What’s an inch of sprinkler irrigation? Get out the tuna can, put it where you’re watering, turn on the sprinkler, look at the clock – when there’s an inch in the can, that’s how long it takes to put an inch where the sprinkler is. You might want to put 1/2 inch on twice a week. It depends on soil and sun exposure.

  • Tip #9Learn proper pruning technique or ask a professional to do it periodically. It will save a ton of work. Any pruning should be for the health of the plant, and for early training; not because the plant is too large, or “it’s spring so it must be time to prune everything”. If you don’t know what to cut, leave your plants alone; that’s better than making uninformed decisions. This will mean the difference between unwieldy, nasty-looking plants that seem to fight you for control every year, and nice-looking plants that can grow to their full ornamental potential in their own space.
  • tip #10:  Evergreens help keep the garden looking alive during summer drought and winter dormant season; they can also cover and shade a lot of ground.

Here are some faves:

California lilac (Ceanothus spp.)

California wax myrtle (Morella (formerly Myrica) californica) Salal (Gaultheria shallon)

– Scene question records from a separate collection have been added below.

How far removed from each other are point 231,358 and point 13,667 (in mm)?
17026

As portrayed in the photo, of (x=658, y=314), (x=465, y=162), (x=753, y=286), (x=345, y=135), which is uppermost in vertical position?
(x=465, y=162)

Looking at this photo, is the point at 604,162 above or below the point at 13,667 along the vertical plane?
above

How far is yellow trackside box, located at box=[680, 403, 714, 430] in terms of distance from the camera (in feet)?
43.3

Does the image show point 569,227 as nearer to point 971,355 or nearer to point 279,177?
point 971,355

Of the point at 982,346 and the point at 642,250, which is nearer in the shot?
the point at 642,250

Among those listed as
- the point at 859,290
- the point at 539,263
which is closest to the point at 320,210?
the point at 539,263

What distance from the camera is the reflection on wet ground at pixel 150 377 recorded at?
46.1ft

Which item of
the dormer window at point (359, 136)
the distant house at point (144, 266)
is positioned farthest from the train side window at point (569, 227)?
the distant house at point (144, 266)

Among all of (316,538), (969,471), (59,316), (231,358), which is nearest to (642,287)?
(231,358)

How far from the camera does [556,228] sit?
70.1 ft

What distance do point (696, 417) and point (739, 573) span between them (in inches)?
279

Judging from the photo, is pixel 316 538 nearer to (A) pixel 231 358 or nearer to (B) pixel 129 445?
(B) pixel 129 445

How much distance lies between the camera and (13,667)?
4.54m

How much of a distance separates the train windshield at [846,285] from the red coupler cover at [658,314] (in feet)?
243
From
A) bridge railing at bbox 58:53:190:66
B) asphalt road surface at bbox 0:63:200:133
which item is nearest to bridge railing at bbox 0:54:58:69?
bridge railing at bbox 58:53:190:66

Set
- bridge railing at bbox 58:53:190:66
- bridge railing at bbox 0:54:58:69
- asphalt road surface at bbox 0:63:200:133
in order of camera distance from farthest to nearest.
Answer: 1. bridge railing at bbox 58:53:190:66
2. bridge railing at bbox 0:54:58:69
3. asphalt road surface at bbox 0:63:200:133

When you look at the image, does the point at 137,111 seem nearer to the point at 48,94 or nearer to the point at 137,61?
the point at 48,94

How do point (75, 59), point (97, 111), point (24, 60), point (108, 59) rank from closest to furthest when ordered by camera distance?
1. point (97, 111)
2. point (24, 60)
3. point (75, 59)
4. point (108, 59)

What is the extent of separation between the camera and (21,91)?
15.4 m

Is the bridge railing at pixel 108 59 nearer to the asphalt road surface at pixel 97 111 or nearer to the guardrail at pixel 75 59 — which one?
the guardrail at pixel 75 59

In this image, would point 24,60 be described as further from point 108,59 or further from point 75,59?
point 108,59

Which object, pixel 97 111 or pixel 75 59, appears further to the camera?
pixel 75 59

Alpine water fern (Blechnum penna-marina)

Himalayan maidenhair fern (Adiantum venustum)

Leathery polypody (Polypodium scouleri)

Evergreen huckleberry (Vaccinium ovatum)

*Non-dwarf Ceanothus commonly grow surprisingly tall and wide, so be prepared to leave enough room for them to expand.

Pt. Reyes Ceanothus (Ceanothus gloriosus) is a cultivar of a low growing west coast native that prefers full sun and dry soil conditions.